2024/05/13

Taiwan Today

Taiwan Review

Taiwan's Family Steel Mill

August 01, 1960
The founder and Mrs. Tang Eng (File photo)
Taiwan has been making giant strides forward in industry, as well as in agricul­ture. One of the big strides is the rapid growth of the Tang Eng Iron Works of Kaohsiung.

It is not enough, for either visitor or resident, to remain always in the capital city of any country. He should get out and see what makes that country tick.

Happily, I have been able to visit the Tan Eng Iron Works twice, and in an in­terim of two years between visits, I could see that it had made a real giant stride ahead. This is in sharp contrast to the so-called "big leap forward" of the Communists on the mainland which landed them in their own backyards, with little blast furnaces turning out inferior steel.

I came to the Isle Beautiful just ten years after the Tan Eng Iron Works was founded. So I was not an eyewitness of its beginnings in May, 1940. But I am reliably informed that it is, and always has been, a private enterprise. It is, and has been from the beginning, a family business. It is named for its founder, Mr. Tang Eng. Tang, the Elder, was a self-made man, who had come from Fukien province on the Chinese main­land when he was a teen-ager. That was about six decades ago.

Mr. Tang was in his late 50's when he started the iron works in Kaohsiung on a small scale, with less than sixty workmen. He had mostly old equipment to start with, and he had the opposition of the Japanese to contend with. They did not encourage Chinese enterprise, but he was not to be discouraged.

At first he had a re-rolling mill in a single building, which still stands today, or did when I saw the place. But now, twenty years later, the industry covers many acres with two steel-making shops, seven rolling-mills, about ten processing shops, reinforced concrete shops and copper-smelting shop. Today Tang Eng Iron Works employs around 4,500 workers, and turns out between 70,000 and 80,000 metric tons of steel products annually. This is between 65% and 70% of Taiwan's total steel production. Their exports to such countries as Thailand, Vietnam, Korea, the Philippines, Japan, Hong Kong, North Borneo and the United States constitute 90% of Taiwan's steel products export.

Success did not smile on Tang, the Elder, all the way, however. It was hard-going at the beginning, and it was hard-sledding in 1949 when the situation on the mainland was deteriorating. This was after Mr. Tang Tcheng-chung was in command.

[Data for reasoning about scene geometry]
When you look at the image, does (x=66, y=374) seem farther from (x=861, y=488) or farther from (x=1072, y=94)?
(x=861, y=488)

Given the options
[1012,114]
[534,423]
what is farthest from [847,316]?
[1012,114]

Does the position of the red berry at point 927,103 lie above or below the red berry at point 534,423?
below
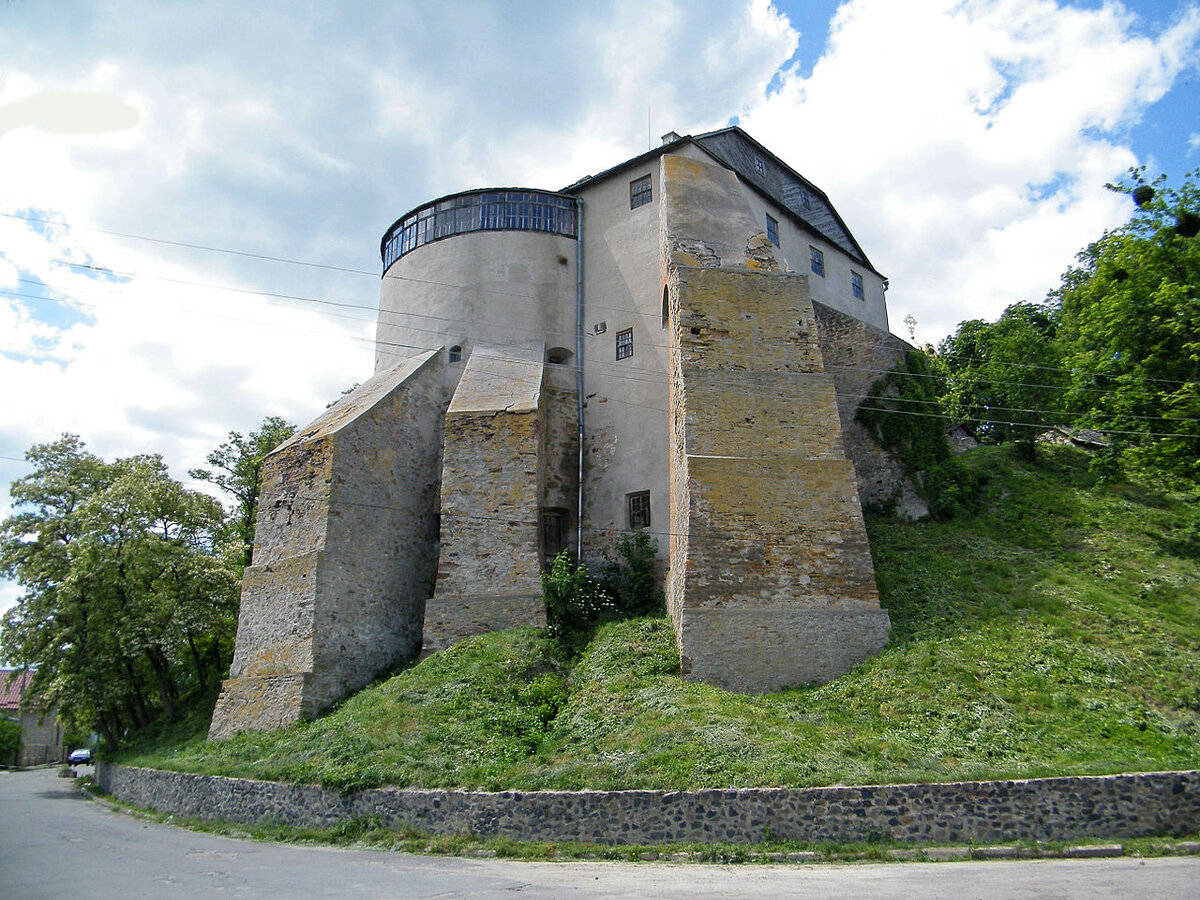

▶ _WORK REQUIRED_
Can you write the next part of the article on the Tang Eng Iron Works, continuing after its final sentence? The entries are separate material and have no connection to the article on the Tang Eng Iron Works.

▶ _EXERCISE RESPONSE_
His father's success came when in the closing years of World War II, steel products were much in demand and the Japanese were almost cut off from outside supply. But only when the Japanese surrendered, and the island was restored to China, was Mr. Tang able to expand his industry. His first big expansion project was undertaken in 1948, increasing capacity, ordering new equipment and standardizing the quality.

Since then, under the founder's son, Mr. T.C. Tang, expansion has continued, several times with US aid loans. For instance, in 1953, the wire rod mill was established with a loan of NT$4,000,000. The next year shops for con­tinuous wire-drawing, and wire galvanizing were opened with an aid loan of NT $3,070,000. In 1957 a US$237,000 loan made it possible to install a self-provided power sub-station. The first two loans in local currency, loans from counterpart funds, have been completely repaid. The US$ loan for the sub-station pro­ceeds with its repayments according to schedule.

To go back for a moment, Mr. T.C. Tang had his setbacks too, especially in 1949 when the Communists had the upper hand on the mainland, and a grave financial crisis struck Taiwan as a result. Many factories closed down. Beset by a combination of drought and power-shortage, the Tang Eng Iron Works joined the plants which had suspended operations.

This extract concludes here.